* What is required
In the entries below, reproduce word for word the lines starting at the line that contains "Order the items" and ending after the line that contains "Answer: (929,878) <", with both of those lines included.

======== Data listing

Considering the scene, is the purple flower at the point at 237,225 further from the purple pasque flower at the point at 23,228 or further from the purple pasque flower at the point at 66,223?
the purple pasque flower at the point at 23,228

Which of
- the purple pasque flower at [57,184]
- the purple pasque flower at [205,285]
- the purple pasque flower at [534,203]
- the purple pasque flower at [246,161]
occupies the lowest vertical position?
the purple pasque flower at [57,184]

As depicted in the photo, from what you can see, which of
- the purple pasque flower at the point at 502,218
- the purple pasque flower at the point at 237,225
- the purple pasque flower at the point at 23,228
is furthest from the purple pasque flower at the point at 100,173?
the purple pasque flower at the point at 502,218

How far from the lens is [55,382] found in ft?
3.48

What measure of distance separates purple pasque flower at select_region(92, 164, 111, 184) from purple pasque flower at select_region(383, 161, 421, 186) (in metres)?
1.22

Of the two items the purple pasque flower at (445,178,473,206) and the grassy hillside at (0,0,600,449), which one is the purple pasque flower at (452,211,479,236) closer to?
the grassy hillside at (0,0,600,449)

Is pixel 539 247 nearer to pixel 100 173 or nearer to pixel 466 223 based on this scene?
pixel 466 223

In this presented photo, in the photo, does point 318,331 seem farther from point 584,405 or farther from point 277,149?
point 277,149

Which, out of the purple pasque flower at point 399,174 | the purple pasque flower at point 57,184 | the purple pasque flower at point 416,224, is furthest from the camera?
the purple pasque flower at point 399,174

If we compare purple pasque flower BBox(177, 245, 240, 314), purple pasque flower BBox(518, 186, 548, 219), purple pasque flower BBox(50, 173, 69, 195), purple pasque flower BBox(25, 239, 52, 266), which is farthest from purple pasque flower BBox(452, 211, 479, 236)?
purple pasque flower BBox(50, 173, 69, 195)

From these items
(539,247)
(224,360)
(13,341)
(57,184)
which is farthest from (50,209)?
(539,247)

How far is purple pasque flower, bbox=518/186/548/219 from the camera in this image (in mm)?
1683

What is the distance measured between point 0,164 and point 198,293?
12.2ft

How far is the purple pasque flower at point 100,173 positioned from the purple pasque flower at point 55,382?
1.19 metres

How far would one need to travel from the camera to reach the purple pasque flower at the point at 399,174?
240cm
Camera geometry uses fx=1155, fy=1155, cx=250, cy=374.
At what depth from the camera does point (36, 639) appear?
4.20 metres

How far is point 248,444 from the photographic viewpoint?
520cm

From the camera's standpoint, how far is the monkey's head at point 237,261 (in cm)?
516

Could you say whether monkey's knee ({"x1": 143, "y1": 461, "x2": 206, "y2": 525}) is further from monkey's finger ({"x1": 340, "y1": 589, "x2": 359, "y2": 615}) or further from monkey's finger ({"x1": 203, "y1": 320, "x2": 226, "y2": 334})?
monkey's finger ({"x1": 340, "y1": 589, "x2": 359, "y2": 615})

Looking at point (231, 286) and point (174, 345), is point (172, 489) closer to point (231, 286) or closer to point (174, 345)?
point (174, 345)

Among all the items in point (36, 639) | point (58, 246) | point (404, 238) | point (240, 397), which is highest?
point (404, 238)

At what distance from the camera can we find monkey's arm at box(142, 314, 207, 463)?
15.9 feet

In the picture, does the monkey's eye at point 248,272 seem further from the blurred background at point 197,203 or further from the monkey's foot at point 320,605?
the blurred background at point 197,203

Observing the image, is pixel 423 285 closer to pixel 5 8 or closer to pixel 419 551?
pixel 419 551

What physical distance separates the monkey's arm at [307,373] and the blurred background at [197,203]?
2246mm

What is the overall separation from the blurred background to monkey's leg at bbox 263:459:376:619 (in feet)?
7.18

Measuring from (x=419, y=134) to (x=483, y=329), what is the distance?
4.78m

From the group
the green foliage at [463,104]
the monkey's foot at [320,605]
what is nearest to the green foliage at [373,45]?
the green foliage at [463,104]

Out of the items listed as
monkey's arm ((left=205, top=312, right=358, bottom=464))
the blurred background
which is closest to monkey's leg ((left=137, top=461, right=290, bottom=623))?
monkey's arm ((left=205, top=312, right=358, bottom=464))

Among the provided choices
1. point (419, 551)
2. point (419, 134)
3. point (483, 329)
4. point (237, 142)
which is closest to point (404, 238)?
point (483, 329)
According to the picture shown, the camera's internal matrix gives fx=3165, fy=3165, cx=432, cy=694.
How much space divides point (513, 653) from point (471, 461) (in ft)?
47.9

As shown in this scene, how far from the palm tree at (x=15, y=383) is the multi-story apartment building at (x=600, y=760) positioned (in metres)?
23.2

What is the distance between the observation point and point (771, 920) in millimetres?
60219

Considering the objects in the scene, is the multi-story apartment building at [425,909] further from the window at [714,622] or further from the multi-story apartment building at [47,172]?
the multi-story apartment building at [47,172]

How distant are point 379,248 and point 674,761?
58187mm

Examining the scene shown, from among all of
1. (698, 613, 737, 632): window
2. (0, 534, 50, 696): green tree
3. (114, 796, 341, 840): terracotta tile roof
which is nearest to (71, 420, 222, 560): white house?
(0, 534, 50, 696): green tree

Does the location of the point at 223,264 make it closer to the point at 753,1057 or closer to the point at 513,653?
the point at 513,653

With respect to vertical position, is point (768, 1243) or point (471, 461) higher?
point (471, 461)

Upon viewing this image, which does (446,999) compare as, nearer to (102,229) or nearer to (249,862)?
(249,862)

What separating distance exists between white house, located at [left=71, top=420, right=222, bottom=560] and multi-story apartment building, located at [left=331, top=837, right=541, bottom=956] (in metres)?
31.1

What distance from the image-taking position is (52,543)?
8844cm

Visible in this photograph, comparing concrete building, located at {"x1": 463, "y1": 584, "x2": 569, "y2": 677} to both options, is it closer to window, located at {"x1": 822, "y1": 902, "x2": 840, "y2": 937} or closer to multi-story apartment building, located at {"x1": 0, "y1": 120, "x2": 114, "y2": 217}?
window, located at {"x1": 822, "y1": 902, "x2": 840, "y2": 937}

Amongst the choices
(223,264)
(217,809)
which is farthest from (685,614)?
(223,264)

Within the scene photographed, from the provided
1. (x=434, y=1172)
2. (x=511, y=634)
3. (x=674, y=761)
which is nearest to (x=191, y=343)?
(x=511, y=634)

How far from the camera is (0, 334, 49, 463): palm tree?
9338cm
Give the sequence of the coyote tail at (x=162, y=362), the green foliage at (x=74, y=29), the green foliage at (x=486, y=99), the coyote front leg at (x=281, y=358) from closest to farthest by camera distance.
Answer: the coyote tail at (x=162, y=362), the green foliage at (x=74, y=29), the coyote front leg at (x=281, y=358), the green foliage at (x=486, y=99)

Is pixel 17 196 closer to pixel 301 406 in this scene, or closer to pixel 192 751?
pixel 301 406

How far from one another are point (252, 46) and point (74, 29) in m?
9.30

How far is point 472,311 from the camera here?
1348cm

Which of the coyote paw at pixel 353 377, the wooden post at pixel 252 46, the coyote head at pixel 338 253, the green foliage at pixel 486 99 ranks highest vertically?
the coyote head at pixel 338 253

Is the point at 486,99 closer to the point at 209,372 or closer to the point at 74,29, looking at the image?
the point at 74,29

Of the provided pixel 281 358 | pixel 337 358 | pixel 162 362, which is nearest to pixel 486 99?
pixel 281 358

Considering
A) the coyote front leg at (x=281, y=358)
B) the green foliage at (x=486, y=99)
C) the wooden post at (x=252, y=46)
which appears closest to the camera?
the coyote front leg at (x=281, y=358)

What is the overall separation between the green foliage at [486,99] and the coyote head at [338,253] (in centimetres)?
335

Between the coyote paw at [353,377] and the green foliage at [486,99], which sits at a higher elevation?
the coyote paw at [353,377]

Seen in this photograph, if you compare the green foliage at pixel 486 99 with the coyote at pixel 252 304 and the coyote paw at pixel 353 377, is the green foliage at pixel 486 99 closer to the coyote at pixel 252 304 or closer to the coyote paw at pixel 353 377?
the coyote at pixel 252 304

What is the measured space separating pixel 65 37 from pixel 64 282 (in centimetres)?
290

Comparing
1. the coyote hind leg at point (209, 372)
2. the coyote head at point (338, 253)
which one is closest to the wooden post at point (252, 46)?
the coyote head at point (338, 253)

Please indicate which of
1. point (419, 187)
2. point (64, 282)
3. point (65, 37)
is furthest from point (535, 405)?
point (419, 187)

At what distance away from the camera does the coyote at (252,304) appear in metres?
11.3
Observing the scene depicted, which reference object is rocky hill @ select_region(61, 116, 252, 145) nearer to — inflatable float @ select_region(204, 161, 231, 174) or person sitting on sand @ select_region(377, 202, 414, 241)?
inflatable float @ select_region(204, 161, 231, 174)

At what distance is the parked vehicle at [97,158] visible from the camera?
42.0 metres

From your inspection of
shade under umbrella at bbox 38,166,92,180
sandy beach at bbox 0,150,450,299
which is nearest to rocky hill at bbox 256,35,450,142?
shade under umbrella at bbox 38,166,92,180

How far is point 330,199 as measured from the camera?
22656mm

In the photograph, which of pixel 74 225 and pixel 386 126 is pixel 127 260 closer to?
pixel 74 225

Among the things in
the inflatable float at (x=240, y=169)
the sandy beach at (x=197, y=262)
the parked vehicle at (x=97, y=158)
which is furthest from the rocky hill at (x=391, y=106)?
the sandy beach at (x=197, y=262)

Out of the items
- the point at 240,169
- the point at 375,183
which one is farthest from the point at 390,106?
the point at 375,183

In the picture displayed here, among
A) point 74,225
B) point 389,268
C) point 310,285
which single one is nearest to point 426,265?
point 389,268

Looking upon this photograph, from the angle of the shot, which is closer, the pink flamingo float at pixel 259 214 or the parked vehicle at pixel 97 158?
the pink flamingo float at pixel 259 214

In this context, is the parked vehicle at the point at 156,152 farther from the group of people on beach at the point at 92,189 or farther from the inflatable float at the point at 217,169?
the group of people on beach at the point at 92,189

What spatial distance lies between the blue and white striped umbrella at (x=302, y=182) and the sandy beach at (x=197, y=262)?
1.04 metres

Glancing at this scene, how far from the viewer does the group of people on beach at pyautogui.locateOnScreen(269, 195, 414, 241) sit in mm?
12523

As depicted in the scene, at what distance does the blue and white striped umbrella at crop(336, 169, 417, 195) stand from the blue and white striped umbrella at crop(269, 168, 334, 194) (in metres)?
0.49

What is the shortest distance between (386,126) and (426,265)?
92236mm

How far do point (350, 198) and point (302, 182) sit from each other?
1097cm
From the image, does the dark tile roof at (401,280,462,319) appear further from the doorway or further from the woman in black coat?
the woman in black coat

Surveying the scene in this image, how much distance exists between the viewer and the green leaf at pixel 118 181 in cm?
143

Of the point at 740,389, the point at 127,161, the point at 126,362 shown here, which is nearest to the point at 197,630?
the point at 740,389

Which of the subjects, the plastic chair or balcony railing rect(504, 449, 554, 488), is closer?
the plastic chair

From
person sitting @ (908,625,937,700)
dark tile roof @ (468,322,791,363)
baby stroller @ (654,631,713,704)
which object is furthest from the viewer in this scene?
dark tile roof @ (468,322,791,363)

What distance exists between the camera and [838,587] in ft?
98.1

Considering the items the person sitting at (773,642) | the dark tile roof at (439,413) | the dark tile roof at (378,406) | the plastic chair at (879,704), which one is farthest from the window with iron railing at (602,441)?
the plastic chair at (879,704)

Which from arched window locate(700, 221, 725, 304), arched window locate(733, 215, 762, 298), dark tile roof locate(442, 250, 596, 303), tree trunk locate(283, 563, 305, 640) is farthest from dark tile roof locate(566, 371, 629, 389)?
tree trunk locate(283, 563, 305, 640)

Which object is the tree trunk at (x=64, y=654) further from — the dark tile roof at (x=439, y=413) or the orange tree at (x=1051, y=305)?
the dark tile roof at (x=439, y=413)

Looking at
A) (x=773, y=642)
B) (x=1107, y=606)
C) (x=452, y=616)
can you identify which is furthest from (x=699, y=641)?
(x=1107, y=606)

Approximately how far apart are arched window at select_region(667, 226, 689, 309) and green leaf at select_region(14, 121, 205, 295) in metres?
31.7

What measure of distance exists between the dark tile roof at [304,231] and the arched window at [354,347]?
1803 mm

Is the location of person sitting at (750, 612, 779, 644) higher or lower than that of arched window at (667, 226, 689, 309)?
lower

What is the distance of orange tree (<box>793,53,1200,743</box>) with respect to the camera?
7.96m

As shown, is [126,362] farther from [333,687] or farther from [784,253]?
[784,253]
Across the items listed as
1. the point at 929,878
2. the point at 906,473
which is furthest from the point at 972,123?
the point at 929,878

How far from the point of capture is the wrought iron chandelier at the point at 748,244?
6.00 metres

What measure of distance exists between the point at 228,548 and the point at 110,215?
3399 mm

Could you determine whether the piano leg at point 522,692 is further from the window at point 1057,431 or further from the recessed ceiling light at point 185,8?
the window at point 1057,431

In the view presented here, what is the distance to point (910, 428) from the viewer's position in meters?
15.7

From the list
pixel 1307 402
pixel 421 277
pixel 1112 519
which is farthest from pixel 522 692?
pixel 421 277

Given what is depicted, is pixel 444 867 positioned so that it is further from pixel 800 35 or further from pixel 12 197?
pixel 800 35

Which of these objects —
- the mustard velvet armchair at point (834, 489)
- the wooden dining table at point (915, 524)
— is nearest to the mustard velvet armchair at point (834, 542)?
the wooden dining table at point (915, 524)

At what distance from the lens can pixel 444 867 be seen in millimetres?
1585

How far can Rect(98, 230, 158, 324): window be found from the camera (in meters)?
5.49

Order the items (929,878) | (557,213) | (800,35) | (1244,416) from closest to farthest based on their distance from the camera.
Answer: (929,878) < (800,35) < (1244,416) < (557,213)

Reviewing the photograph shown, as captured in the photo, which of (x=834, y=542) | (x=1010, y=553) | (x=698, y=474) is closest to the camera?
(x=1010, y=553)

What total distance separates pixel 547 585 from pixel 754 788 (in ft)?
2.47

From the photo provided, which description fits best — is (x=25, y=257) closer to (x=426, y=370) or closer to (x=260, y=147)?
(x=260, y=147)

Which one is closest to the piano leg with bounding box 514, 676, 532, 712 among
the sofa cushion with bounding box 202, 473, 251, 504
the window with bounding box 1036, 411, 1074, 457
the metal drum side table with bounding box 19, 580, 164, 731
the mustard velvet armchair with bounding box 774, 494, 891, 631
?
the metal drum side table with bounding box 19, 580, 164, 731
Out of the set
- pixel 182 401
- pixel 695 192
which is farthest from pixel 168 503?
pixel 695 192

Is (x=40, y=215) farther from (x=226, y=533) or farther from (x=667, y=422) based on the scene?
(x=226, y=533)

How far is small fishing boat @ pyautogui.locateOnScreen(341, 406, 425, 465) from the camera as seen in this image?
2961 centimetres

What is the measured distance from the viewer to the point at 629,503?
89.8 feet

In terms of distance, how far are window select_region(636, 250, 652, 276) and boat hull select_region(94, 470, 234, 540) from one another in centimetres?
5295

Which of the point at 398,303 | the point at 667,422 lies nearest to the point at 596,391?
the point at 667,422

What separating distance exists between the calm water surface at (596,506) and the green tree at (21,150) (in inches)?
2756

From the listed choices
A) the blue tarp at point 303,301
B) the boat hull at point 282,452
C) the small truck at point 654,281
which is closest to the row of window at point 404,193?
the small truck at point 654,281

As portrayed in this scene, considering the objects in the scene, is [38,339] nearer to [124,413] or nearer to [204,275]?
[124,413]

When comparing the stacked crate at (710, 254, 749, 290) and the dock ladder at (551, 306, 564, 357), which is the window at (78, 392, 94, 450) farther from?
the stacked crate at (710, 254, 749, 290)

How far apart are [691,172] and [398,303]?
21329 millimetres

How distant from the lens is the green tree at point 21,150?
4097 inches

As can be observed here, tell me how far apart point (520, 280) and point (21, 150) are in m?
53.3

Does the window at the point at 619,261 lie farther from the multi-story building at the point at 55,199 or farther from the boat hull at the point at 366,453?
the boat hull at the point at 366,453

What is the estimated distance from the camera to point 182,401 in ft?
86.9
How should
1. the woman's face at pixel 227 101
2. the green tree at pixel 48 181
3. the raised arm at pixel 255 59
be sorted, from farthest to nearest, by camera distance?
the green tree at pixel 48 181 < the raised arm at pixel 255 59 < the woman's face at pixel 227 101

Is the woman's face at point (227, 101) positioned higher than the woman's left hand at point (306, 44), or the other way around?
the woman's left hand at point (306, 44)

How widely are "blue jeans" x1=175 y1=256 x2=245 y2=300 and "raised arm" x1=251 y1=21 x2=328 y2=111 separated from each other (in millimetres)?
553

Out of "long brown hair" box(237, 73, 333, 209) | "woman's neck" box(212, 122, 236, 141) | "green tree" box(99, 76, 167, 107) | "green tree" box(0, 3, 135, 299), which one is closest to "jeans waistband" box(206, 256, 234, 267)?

================

* Result of this exercise
Order the items (929,878) | (557,213) | (800,35) | (1244,416) from closest to farthest based on their distance from the camera.
Answer: (929,878) < (800,35) < (1244,416) < (557,213)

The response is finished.